---------- SELECTED PASSAGE

Fault Detection

Detecting anomalous behavior is the responsibility of this role. It is handled by a C application, based on the libmtev framework, known simply as “Fault”. The service is called circonus-fault-detection. Its configuration files are located in /opt/circonus/etc, and logs are in /var/log/circonus.

Operations UI

Fault offers an operations UI at http://FAULT_DETECTION_NODE_ADDRESS:9127/

At the top of the page is a list of tab panes, described below. At right are displayed the hostname and cluster UUID of the node, as well as the software version, in the format [commit_hash].[timestamp].

Overview Pane

The Overview pane shows counts and rates for incoming MQ messages and outgoing alerts, both sent and suppressed. The counts reset when the service restarts.

Image: ‘Fault UI Overview’

Cluster Pane

The Cluster pane displays information about the Fault cluster. Cluster membership is displayed as a list denoting the Name, IP Address, Boot Time, and Last Contact time for each node. The star icon indicates the node that is currently being viewed. The pointing hand icon indicates which node is currently the cluster leader, which is the node that has been up the longest. An “X” icon indicates a node that is configured as part of the cluster but is not responding to cluster messages.

Image: ‘Fault UI Cluster’

Rules Explorer Pane

The Rules Explorer pane allows the operator to display the live state of one or more rulesets in the fault detection system.

Rulesets may be located in one of four ways:

  1. ECID (Event Criteria ID): A number that identifies a particular ruleset. The ECID is part of the URL when viewing the ruleset in the Circonus UI (/fault-detection/rules/[ecid]), and is contained in the _cid value in the corresponding Circonus API object (/rule_set/[ecid]).
  2. Account ID: The numeric identifier of an account. Account IDs can be found using the Account Admin page.
  3. Check UUID: The UUID of the check that collects the ruleset’s metric(s). Note: for pattern-based rulesets, it is often easier to use one of the other search methods.
  4. Metric Name: The canonical name of a metric that is used in the ruleset. Each ruleset found by the search will be displayed below the search box.

Image: ‘Fault UI Rules Explorer’

Each ruleset found will be listed, identified by its ECID. Information about the ruleset as a whole is displayed at this level:

  • ECID: The ruleset’s identifier.
  • Comparison: The type of comparison being performed, e.g., “numeric” or “text”.
  • Check UUID: (single-metric rulesets only) The check to which the ruleset’s metric stream belongs. Shown with individual metrics for pattern-based rulesets (see below.)
  • Ruleset Metric: (single-metric rulesets only) The canonical metric name. Not shown for pattern-based rulesets.
  • Ruleset Evaluation: Elapsed time since the ruleset was last evaluated, and the associated account ID.

Within each ruleset, associated metrics are listed. For pattern-based rulesets, it is possible that no metrics matching the pattern have been seen, so none will be listed. Per-metric information displayed:

  • Check UUID: (pattern-based rulesets only) The check to which the metric stream belongs. Shown in the enclosing ruleset information for single-metric rulesets (see above.)
  • Metric Name: The metric’s base name, excluding stream tags.
  • Stream Tags: Any tags that are part of the canonical metric name, or “unlabeled” if no stream tags are present.
  • Stream Evaluation: The number of times the metric stream has been seen, the elapsed time since it was last seen, and the account ID to which the stream belongs. If the metric has not been seen since the Fault node booted, a dash ("-") will be displayed for the count value.
  • State Time: The length of time that the stream has been in its current state, either “clear” or a particular severity level.

--------------------
---------- DATA SECTION

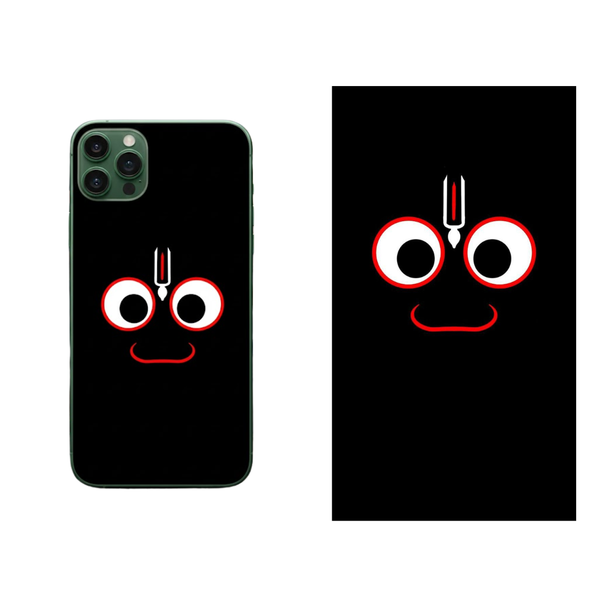Divine Smile of Jagannath Black Back Skin Cover 61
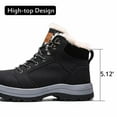 thumbnail image 6 of Visionreast Men Womens Winter Snow Boots Insulated Outdoor Hiking Shoes Faux Fur Lined Warm Boots, 6 of 8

--------------------

EXERCISE
Reproduce word for word the part of the fault detection page starting at "2. Account ID: The" and ending at "rulesets (see below.)".

OUTPUT OF THE EXERCISE
2. Account ID: The numeric identifier of an account. Account IDs can be found using the Account Admin page.
  3. Check UUID: The UUID of the check that collects the ruleset’s metric(s). Note: for pattern-based rulesets, it is often easier to use one of the other search methods.
  4. Metric Name: The canonical name of a metric that is used in the ruleset. Each ruleset found by the search will be displayed below the search box.

Image: ‘Fault UI Rules Explorer’

Each ruleset found will be listed, identified by its ECID. Information about the ruleset as a whole is displayed at this level:

  • ECID: The ruleset’s identifier.
  • Comparison: The type of comparison being performed, e.g., “numeric” or “text”.
  • Check UUID: (single-metric rulesets only) The check to which the ruleset’s metric stream belongs. Shown with individual metrics for pattern-based rulesets (see below.)